** START Quoted text **

Smith will be exploring that connection in a show that will open in May at the Mari Sandoz High Plains Heritage Center on the Chadron State College campus.

In 2010, after working for 10 years as the instructional design coordinator at Chadron State College, Smith retired to devote all of his time to painting and other pursuits, including playing the banjo.

He has been painting since 1960, and said he fell in love with the beauty of the Panhandle landscape when he was a Nebraska Arts Council artist-in-residence at schools in the area in 1982. His oil paintings are in prominent public collections, including the Sheldon Memorial Gallery at the University of Nebraska Lincoln and with many private collectors, including famed Nebraska investor Warren Buffet in Omaha.  

Smith has painted many landscapes and still-life scenes in the past, but said the works in this show represent a new take on the forms.

“I currently find the motifs of structures in the landscape, coupled with still life containing similar shapes, intriguing,’ he said.

It was the public toilets at Toadstool Park, north of Crawford, Nebraska, that led Smith to explore on canvas the idea of landscape as still life.  

“I went out to Toadstool and here are these beautiful (landscape) forms but the toilets were put there by the government and have a certain look about them,” said Smith. “They sit somewhat apart and when you look at them in the context of the landscape around them, these are completely alien forms.”

** END Quoted text **

▶ [Written tasks]:
1 – Extract a passage from the article about Smith's paintings word for word, beginning at the words "Smith has painted" and stopping after "as still life.".
2 – Write what comes next in the article about Smith's landscape paintings, picking up after its final sentence.

** START Dataset extract **

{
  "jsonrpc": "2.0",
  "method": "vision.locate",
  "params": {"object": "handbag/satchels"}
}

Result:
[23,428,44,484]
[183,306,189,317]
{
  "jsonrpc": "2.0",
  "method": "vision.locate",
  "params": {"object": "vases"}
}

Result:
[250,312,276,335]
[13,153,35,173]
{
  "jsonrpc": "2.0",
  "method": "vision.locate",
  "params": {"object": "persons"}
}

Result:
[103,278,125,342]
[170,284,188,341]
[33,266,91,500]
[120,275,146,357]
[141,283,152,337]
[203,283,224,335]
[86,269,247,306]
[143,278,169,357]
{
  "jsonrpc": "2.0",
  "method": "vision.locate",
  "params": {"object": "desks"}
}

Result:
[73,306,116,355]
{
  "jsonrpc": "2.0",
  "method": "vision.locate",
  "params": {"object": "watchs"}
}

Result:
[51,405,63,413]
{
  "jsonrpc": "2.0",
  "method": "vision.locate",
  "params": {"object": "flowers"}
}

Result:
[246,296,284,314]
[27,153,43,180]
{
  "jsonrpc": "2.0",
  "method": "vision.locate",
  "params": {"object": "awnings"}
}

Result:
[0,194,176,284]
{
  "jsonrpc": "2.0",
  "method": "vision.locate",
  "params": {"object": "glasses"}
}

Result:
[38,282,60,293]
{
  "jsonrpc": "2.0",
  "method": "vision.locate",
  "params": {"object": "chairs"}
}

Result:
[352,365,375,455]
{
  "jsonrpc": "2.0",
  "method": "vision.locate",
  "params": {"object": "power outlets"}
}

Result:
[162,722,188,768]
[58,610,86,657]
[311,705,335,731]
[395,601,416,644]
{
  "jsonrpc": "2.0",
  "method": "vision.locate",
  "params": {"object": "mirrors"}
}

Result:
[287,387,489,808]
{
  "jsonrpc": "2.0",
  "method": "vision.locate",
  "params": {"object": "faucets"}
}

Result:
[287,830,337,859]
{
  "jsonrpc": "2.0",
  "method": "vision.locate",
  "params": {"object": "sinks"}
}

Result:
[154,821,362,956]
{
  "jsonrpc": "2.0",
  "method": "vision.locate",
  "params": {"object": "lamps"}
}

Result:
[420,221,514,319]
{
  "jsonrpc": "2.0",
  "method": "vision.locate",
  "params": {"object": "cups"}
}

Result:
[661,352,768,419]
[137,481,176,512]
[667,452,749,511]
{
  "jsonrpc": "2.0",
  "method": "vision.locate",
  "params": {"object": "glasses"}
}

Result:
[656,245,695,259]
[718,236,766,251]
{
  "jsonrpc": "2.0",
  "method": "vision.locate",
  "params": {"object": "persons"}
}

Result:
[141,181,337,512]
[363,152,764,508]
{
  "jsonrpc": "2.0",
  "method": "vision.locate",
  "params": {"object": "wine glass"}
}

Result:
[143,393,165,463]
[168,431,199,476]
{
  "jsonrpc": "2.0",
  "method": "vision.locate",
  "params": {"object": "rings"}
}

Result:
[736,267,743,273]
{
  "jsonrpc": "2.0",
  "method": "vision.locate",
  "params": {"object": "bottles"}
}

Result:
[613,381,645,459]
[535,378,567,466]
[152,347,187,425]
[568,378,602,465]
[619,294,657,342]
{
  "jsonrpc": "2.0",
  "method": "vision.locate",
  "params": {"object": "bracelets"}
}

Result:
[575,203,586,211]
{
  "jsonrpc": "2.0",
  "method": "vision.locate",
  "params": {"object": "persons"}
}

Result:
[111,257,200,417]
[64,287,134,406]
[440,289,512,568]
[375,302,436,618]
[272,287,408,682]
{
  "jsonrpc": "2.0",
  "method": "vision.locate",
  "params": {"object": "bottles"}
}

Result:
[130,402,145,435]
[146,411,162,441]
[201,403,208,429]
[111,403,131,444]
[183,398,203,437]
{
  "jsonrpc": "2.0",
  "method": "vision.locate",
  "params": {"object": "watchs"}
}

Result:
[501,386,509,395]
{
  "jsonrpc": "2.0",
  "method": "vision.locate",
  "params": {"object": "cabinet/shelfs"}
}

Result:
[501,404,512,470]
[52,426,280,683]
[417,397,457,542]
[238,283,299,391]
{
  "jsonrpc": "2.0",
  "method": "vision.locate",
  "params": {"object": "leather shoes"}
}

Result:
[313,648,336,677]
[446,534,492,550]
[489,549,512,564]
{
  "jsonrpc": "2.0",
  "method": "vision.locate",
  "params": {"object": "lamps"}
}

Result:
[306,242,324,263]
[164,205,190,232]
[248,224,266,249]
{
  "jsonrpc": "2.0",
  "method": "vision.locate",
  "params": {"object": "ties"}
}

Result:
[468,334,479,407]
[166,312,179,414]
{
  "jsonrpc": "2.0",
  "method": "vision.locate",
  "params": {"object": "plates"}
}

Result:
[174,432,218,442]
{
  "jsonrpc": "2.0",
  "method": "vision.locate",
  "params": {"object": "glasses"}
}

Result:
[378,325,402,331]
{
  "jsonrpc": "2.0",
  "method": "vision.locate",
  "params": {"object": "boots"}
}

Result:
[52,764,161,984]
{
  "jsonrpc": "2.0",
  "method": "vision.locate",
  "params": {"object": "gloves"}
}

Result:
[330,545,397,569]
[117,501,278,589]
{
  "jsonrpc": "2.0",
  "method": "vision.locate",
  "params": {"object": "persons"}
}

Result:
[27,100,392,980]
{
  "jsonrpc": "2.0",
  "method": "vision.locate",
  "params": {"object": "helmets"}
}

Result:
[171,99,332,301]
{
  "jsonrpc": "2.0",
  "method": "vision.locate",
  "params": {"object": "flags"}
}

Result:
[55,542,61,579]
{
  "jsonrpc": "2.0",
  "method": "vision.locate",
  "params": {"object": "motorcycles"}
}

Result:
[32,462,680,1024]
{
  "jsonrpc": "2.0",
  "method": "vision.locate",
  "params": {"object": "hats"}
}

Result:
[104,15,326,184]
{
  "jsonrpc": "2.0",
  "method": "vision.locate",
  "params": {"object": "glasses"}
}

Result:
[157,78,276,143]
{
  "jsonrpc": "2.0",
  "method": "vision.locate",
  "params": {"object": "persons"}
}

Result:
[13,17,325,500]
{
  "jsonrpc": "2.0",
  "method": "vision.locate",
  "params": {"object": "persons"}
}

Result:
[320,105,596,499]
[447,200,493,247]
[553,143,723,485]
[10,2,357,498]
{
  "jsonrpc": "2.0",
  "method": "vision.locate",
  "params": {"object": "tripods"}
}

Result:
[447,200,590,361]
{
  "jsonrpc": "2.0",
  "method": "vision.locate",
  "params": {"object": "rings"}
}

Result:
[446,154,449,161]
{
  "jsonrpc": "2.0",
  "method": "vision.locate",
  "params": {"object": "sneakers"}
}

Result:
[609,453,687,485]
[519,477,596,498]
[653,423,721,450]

** END Dataset extract **

▶ [Exercise responses]:
1 –
Smith has painted many landscapes and still-life scenes in the past, but said the works in this show represent a new take on the forms.

“I currently find the motifs of structures in the landscape, coupled with still life containing similar shapes, intriguing,’ he said.

It was the public toilets at Toadstool Park, north of Crawford, Nebraska, that led Smith to explore on canvas the idea of landscape as still life.

2 –
Back at his studio in Chadron, Smith realized these object sitting in the landscape look a lot like a still-life on a table.

To illustrate the connection, he painted the Toadstool scene with the toilets, and then set simple objects to mimic the shape and color of the generic buildings on a table and painted that.

“I’ve never done anything like this before and I just stumbled on it,” he said.

Other structures in the wide-open high plains countryside, like the silos at the grain-loading complex north of Chadron, inspired other pairs of paintings Smith is creating for the show. Tin cans of food, stripped of their labels, made ideal forms for a still life that corresponds to the landscape painting of the silos by the railroad track, he said.

All of the works in the show will be the same size and shape, 40” wide by 18” tall, and will be hung at the same level, said Smith, who has an extensive collection of paintings both large and small from his long career as an artist.

“I want a very sparse show. I don’t want a lot of paintings for the sake of having a lot of paintings,” he said. “I’m interested in people seeing what I’m doing now.”

Smith has been featured at the Sandoz Center previously, although the gallery doesn’t often show local artists’ work, said Sarah Polak, center director.

“Typically in winter the exhibits tie into the college curriculum,” she said. “We try to do some things in summer that are related to western history and culture. Robin’s work fits nicely with that. We are excited to have him coming.”

Smith’s show, titled “Northwest Nebraska Places and Things,” opens May 20 and will be on display until Aug. 12.

The Sandoz Center is open from 8 a.m. to 12 p.m. and 1 p.m. to 4 p.m. Monday through Friday and 9 a.m. to 12 p.m. and 1 p.m. to 4 p.m. Saturday. Admission is free. For more information about the exhibit, contact Sarah Polak at 308-432-6401.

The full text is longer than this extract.